In the film, the Jennings brothers come upon a prairie dugout to beg for food. They quickly discover that the woman (Corenne) and her child (Ben Alexander) have not eaten for days. Their tender sides shine through and they go to a neighboring house to get food for them. Along the way, they discover that the woman is married to a drunk and has been swindled by a Texas banker. The brothers rob the bank and return a portion of the lady’s money, plus a little extra. As the story unfolds, the woman’s husband is killed. The brothers return to take the mother and son back to her home in Arkansas. Frank Jennings and the woman fall in love, but because of his past, he leaves her.
After playing a mother who dies in poverty in The Law That Divides (1918), Corenne slipped away from the silver sheet.
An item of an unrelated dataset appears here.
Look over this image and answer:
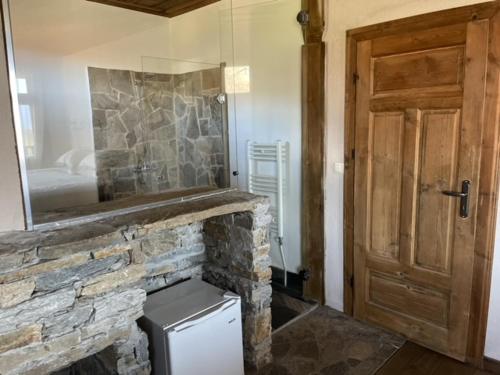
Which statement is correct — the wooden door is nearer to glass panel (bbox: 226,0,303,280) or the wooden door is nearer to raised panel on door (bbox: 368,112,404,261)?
raised panel on door (bbox: 368,112,404,261)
She enrolled in the University of California, Berkeley, with the goal of preparing herself for a successful career on the stage.
“One learns many things in the movies,” she said at the time, “but real art is not in the world of celluloid.”
Corenne appeared in several university plays, but seemed to drift from the public view as time went by. Her daughter, Louise, followed in her mother’s shoes. By the late 1920s, she had changed her name to Sheila LeGay (later Manors or Mannors) and was working in films.
As late as 1940, Corenne was calling herself an actress in the theatre. She is listed in the census for that year as living with two librarians in Santa Barbara.
Corenne’s daughter, Theodora, died in Long Beach, California, in 1951.
Corenne died in Glendale Community Hospital on March 30, 1970, of mesenteric venous thrombosis. She was 86 years old.
Her surviving daughter, Louise, finally settled on Sheila Bromley (or was it Bramley?) as her professional name.
Her career extended from the early 1930s to the mid-1970s. She died in 2003 at the age of 95. Over her long career, Louise had been billed as Sheila LeGay, Sheila Manners, Sheila Mannors or Sheila Manors or Sheila Manners-Bromley. Those don’t even include her married names.
Perhaps Louise, or Sheila, is the one who had a reincarnated soul and had trouble deciding what to call herself.
Like Corenne Grant, I’ve often thought about reincarnation. I even went to Egypt looking for my roots.
I didn’t find my kin in Egypt, and I don’t think I have a reincarnated soul, except on Halloween, when Theda Bara shows up for a drink!